Witten. . Die Martin-Luther-Gemeinde ist ein bisschen anders als andere Gemeinden. Nicht aus Protest, sondern weil es gut zu ihr und den Menschen passt.
Kanzel, Taufstein, Orgel: Ohne das geht Kirche nicht? Was in anderen Gotteshäusern in der Tat undenkbar scheint, ist in der Martin-Luther-Kirchengemeinde längst Alltag. Kanzel und Taufstein ließ Pfarrer Jürgen Kroll schon vor zehn Jahren entfernen. Vor zwei Jahren dann verkaufte die Gemeinde auch noch die Orgel.

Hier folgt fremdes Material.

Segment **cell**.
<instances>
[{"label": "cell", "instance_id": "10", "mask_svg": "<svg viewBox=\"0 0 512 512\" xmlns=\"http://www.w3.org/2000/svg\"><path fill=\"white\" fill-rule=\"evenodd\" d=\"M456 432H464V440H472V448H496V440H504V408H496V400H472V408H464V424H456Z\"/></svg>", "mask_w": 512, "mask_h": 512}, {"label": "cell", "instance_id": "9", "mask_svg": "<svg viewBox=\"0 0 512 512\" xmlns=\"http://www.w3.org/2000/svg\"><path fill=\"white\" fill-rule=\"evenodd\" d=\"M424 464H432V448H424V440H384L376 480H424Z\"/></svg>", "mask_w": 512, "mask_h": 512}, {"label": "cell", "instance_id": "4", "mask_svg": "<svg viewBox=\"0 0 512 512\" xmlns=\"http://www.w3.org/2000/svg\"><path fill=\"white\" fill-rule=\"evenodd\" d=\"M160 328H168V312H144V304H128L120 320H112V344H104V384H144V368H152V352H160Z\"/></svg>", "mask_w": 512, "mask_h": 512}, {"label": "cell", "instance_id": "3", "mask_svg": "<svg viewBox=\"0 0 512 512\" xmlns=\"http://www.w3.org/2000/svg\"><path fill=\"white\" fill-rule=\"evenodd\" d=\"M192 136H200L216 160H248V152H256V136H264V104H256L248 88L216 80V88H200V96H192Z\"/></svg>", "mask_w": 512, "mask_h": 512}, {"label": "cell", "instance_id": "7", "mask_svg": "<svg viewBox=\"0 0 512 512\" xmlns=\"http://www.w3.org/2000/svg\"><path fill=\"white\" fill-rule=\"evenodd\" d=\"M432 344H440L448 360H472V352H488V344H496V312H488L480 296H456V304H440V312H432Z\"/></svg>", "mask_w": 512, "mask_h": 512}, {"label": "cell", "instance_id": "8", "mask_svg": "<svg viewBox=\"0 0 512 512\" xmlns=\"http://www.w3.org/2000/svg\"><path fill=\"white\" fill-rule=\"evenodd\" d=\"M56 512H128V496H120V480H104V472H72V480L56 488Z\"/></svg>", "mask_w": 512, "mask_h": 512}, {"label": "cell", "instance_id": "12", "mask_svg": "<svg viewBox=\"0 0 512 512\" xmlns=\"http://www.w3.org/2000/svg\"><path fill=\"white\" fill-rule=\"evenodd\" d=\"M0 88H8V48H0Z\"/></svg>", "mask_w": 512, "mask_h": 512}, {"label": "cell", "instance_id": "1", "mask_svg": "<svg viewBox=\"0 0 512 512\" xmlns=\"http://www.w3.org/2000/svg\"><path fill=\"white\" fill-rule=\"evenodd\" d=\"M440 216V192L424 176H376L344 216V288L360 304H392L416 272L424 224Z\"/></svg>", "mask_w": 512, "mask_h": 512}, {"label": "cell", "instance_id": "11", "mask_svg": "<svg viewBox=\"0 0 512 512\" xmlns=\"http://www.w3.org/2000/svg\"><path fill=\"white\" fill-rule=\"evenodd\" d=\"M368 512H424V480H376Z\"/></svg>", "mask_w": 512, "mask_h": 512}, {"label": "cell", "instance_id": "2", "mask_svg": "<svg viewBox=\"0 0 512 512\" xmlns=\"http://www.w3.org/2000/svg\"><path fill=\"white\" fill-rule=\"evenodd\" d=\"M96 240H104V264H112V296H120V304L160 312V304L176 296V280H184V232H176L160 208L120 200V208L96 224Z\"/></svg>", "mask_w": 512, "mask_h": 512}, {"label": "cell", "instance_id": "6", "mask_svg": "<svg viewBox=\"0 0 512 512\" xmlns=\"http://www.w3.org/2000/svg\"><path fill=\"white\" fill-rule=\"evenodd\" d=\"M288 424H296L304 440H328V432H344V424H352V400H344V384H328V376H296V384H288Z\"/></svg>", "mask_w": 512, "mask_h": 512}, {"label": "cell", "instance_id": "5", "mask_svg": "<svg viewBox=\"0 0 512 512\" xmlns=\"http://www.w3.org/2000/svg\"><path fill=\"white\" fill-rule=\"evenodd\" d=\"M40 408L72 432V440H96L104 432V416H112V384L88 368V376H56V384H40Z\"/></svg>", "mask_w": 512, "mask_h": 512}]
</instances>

Ja, dort oben an der Ardeystraße ticken die Uhren etwas anders. „Wir arbeiten flexibel und gemeindenah“, formuliert es Pastor Dirk Schuklat (52), der im Gottesdienst natürlich keinen Talar, dieses „mittelalterliche Gelehrtengewand“ trägt. Und man denkt praktisch: So wurde das kostbare Abendmahlgeschirr zurückgegeben, „weil die Reinigung zu teuer war“. Am liebsten wär’s dem Pastor, der Altar – „als Opfertisch eine theologische Katastrophe“ – würde ebenfalls aus der Kirche verschwinden oder zumindest flexibel verschiebbar sein. Da wundert sich die Besucherin aber dann doch über die schweren Holzbänke. „Und Sie haben ja recht“, entgegnet Schuklat. In diesem Jahr sollen tatsächlich Stühle Einzug halten.
„Wieder mehr Stadtteilkirche werden“
Die Ev.-luth. Martin-Luther-Kirchengemeinde reicht in den Innenstadtbereich Wittens und den Stadtteil Annen hinein. Und im Moment, sagt Pastor Dirk Schuklat, besinne man sich darauf, wieder mehr Stadtteilkirche zu werden. 1978 wurde die Kirche gebaut.
Die Martin-Luther-Gemeinde gehörte zu den Pilotgemeinden, die auf die ökologische Schiene aufsprangen, Photovoltaik installierten und dafür den „Grünen Hahn“ erhielten.
Von den rund 3000 Gemeindemitgliedern engagieren sich etwa 230 ehrenamtlich, 150 von ihnen regelmäßig. Die Gemeinde unterstützt Projekte in Ghana und Ungarn. „Etwas schräg – aber auf jeden Fall liebenswert“, so stellt sie sich selbst auf ihrer Homepage dar. Wer mal gucken möchte: www.mlkg.de
Die Martin-Luther-Gemeinde sei dafür bekannt, „immer alles anders zu machen“, bestätigt auch Diakon Peter Unger (52), der sich lieber Gemeindepädagoge nennt. „Aber wir tun das nicht aus Protest. Wir möchten nur, dass bei uns jeder ehrlich sein kann.“ Und so werfen sie über Bord, was gerade keiner braucht – oder was schon woanders in Witten existiert. Zum Beispiel gibt es keine Frauenhilfe und auch keinen hauptamtlichen Kirchenmusiker, aber viele Ehrenamtliche, die Schlagzeug spielen oder Gospel singen.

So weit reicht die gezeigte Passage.